GOAL » Turn every line of the material below into a JSON list of strings, one string per line, and leave out the blank lines.

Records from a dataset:
● ● ● ● ● ● ●

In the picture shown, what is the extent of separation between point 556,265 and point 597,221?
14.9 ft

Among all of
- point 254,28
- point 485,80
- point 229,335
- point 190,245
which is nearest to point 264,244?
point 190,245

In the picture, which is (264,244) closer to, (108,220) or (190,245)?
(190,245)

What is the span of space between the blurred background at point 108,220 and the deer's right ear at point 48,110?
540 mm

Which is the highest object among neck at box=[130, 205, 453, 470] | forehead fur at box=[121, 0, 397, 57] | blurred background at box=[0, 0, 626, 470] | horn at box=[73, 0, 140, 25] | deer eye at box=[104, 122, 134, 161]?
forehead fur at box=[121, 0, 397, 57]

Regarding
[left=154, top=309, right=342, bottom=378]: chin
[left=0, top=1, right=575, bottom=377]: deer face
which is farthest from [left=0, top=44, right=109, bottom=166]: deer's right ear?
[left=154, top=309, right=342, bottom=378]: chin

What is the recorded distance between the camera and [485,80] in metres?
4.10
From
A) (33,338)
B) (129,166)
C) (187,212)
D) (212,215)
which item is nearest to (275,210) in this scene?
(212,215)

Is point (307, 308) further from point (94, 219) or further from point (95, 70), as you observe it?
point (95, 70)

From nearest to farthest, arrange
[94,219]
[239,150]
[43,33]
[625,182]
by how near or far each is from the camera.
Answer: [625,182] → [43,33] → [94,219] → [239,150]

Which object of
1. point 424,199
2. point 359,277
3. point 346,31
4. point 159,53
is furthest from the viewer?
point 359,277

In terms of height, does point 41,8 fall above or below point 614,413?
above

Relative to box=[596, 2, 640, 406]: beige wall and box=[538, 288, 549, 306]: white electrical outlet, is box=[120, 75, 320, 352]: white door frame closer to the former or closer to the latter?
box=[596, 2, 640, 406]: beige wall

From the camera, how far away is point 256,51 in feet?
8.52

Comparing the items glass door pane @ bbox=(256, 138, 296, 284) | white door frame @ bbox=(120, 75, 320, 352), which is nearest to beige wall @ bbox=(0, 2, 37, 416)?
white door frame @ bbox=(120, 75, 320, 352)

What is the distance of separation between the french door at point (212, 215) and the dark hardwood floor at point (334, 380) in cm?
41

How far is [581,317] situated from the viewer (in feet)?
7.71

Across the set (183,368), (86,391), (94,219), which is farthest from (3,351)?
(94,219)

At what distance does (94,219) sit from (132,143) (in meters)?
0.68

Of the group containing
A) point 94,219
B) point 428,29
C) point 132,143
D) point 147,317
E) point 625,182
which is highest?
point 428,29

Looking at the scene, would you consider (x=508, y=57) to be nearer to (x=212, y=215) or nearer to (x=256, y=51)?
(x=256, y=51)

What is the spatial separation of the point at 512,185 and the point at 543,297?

● ● ● ● ● ● ●

THE RESULT »
[
  "In the picture shown, what is the extent of separation between point 556,265 and point 597,221?",
  "14.9 ft",
  "Among all of",
  "- point 254,28",
  "- point 485,80",
  "- point 229,335",
  "- point 190,245",
  "which is nearest to point 264,244?",
  "point 190,245",
  "In the picture, which is (264,244) closer to, (108,220) or (190,245)?",
  "(190,245)",
  "What is the span of space between the blurred background at point 108,220 and the deer's right ear at point 48,110?",
  "540 mm",
  "Which is the highest object among neck at box=[130, 205, 453, 470] | forehead fur at box=[121, 0, 397, 57] | blurred background at box=[0, 0, 626, 470] | horn at box=[73, 0, 140, 25] | deer eye at box=[104, 122, 134, 161]?",
  "forehead fur at box=[121, 0, 397, 57]",
  "Regarding",
  "[left=154, top=309, right=342, bottom=378]: chin",
  "[left=0, top=1, right=575, bottom=377]: deer face",
  "which is farthest from [left=0, top=44, right=109, bottom=166]: deer's right ear?",
  "[left=154, top=309, right=342, bottom=378]: chin",
  "What is the recorded distance between the camera and [485,80] in metres?",
  "4.10",
  "From",
  "A) (33,338)",
  "B) (129,166)",
  "C) (187,212)",
  "D) (212,215)",
  "which item is nearest to (275,210) in this scene?",
  "(212,215)",
  "Is point (307, 308) further from point (94, 219) or further from point (95, 70), as you observe it?",
  "point (95, 70)",
  "From nearest to farthest, arrange",
  "[94,219]",
  "[239,150]",
  "[43,33]",
  "[625,182]",
  "by how near or far each is from the camera.",
  "Answer: [625,182] → [43,33] → [94,219] → [239,150]",
  "Which object of",
  "1. point 424,199",
  "2. point 359,277",
  "3. point 346,31",
  "4. point 159,53",
  "is furthest from the viewer?",
  "point 359,277",
  "In terms of height, does point 41,8 fall above or below point 614,413?",
  "above",
  "Relative to box=[596, 2, 640, 406]: beige wall and box=[538, 288, 549, 306]: white electrical outlet, is box=[120, 75, 320, 352]: white door frame closer to the former or closer to the latter?",
  "box=[596, 2, 640, 406]: beige wall",
  "From the camera, how far away is point 256,51 in feet?",
  "8.52",
  "Comparing the items glass door pane @ bbox=(256, 138, 296, 284) | white door frame @ bbox=(120, 75, 320, 352), which is nearest to beige wall @ bbox=(0, 2, 37, 416)?",
  "white door frame @ bbox=(120, 75, 320, 352)",
  "What is the distance of separation between the french door at point (212, 215) and the dark hardwood floor at point (334, 380) in cm?",
  "41",
  "How far is [581,317] situated from the viewer (in feet)?",
  "7.71",
  "Across the set (183,368), (86,391), (94,219), which is farthest from (3,351)?",
  "(94,219)",
  "At what distance does (94,219) sit from (132,143) (in meters)?",
  "0.68",
  "Of the group containing",
  "A) point 94,219",
  "B) point 428,29",
  "C) point 132,143",
  "D) point 147,317",
  "E) point 625,182",
  "which is highest?",
  "point 428,29",
  "Looking at the scene, would you consider (x=508, y=57) to be nearer to (x=212, y=215) or nearer to (x=256, y=51)?",
  "(x=256, y=51)",
  "What is the spatial separation of the point at 512,185 and the point at 543,297?"
]